In order to have a realistic model of these distributions, we prepared a survey to collect real users data. We are still collecting data, but the parameters used in the simulation are based on interviews of more than 300 people in our target category.

Available datasets:

  • DataSet 1

    • Number of agents: 100.000

    • Simulation duration: 6 hours (from 7pm to 1am)

    • Interval between two consecutive instants: 2 minutes


[1] Sergio Mascetti, Dario Freni, Claudio Bettini, Sean Wang, and Sushil Jajodia. On the Impact of User Movement Simulations in the Evaluation of LBS Privacy-Preserving Techniques. In Proc. of the 1st International Workshop on Privacy in Location-Based Applications (PiLBA). 2008.

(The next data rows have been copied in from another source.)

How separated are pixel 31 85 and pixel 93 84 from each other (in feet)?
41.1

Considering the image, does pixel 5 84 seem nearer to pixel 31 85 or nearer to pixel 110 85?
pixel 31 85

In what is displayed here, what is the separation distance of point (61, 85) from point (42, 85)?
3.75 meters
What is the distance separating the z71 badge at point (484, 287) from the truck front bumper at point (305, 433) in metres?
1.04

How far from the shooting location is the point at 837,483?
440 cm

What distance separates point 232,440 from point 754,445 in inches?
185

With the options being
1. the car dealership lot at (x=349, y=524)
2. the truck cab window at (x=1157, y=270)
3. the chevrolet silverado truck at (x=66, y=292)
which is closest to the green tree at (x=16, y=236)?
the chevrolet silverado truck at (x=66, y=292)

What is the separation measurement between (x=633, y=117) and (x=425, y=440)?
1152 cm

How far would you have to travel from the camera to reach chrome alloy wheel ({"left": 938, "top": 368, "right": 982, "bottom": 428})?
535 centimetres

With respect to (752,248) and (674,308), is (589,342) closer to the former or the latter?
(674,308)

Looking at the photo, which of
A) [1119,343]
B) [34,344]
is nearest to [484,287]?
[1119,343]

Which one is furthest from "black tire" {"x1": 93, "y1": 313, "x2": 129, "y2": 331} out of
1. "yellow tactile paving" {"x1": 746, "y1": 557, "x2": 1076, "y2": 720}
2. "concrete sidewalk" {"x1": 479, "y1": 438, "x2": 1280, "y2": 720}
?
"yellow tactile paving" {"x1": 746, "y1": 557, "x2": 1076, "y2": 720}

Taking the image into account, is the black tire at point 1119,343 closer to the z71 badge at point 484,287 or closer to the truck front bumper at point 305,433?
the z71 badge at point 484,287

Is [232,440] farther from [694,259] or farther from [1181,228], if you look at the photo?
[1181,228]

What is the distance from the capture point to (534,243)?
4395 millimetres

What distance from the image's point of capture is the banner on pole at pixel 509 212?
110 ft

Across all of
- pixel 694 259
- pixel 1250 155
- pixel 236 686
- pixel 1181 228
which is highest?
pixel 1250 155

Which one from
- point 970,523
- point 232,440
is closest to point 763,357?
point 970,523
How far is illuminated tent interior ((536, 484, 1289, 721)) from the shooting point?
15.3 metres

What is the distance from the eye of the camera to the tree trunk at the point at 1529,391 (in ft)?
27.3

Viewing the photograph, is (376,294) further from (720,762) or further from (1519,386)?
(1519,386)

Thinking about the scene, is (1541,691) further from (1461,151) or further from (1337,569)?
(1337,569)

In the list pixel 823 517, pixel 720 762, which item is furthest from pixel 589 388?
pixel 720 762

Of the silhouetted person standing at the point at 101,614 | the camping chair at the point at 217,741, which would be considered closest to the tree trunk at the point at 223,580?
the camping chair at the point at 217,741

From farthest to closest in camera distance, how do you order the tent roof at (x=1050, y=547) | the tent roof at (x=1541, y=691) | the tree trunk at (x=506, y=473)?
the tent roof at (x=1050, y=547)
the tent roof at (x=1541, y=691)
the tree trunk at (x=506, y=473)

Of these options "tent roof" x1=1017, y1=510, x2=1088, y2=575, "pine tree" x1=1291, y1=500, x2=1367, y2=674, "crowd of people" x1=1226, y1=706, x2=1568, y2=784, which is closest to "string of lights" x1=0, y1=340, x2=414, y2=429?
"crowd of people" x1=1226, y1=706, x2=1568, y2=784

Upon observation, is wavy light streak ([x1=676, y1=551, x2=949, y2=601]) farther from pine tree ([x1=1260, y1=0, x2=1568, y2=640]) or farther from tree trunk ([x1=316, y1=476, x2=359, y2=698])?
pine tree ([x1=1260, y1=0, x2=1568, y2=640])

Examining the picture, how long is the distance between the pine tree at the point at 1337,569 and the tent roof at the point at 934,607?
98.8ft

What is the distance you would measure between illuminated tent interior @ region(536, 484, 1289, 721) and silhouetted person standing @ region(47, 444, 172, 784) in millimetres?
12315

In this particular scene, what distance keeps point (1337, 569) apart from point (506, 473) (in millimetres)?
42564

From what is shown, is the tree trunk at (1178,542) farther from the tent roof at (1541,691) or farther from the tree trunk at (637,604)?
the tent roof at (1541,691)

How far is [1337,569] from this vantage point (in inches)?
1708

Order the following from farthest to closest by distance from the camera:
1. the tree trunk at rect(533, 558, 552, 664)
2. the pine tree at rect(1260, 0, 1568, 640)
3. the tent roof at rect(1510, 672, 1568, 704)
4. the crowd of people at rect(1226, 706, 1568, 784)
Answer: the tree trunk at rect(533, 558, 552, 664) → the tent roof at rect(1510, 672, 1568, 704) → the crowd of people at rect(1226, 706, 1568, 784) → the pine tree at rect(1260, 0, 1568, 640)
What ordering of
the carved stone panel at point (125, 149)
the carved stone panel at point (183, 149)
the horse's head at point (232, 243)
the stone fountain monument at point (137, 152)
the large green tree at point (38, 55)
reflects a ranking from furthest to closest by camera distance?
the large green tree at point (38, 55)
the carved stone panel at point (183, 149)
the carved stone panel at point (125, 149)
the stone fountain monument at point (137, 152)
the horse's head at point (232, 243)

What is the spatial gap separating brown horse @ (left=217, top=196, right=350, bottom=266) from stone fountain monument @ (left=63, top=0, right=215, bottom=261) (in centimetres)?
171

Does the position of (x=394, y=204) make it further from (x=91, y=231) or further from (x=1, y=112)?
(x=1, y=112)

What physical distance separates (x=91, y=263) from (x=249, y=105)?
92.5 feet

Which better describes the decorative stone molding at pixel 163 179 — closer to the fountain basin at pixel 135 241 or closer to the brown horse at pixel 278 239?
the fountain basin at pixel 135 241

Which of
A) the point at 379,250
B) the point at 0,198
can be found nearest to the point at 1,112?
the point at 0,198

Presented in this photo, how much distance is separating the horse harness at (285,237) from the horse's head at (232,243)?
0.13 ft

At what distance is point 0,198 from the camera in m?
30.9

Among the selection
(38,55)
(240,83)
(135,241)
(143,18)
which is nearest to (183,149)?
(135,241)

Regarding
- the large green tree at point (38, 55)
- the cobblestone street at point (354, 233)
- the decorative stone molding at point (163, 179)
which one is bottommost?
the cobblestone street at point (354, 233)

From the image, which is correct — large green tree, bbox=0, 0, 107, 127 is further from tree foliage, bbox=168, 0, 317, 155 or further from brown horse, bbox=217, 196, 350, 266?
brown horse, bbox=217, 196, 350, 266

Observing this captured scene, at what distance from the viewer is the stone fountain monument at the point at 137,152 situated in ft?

[2] M. Martin., P. Nurmi. A generic large scale simulator for ubiquitous computing. In Proc. of the 3rd Annual International Conference on Mobile and Ubiquitous Systems, Networking & Services. IEEE Computer Society. 2006.

[3] Traffic characteristics for the estimation of pollutant emissions from road transport. Technical report. Institut national de recherche sur le transport et leur sécurité, 2006.


* This project was partially supported by National Science Foundation (NSF) under grant N. CNS-0716567, and by Italian MIUR under grant InterLink II04C0EC1D.